• Stored items from a collection:

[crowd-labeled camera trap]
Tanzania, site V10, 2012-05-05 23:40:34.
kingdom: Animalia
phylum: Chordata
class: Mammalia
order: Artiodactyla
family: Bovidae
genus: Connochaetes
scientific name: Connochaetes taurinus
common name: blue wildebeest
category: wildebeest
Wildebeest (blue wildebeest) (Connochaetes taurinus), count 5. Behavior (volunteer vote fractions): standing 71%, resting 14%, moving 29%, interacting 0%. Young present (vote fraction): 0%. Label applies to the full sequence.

• WHAT TO PRODUCE: Could you quote, exactly as they appear, the line containing "genus: Connochaetes" and every line after it to the end of the records above?

• PROBLEM SOLUTION:
genus: Connochaetes
scientific name: Connochaetes taurinus
common name: blue wildebeest
category: wildebeest
Wildebeest (blue wildebeest) (Connochaetes taurinus), count 5. Behavior (volunteer vote fractions): standing 71%, resting 14%, moving 29%, interacting 0%. Young present (vote fraction): 0%. Label applies to the full sequence.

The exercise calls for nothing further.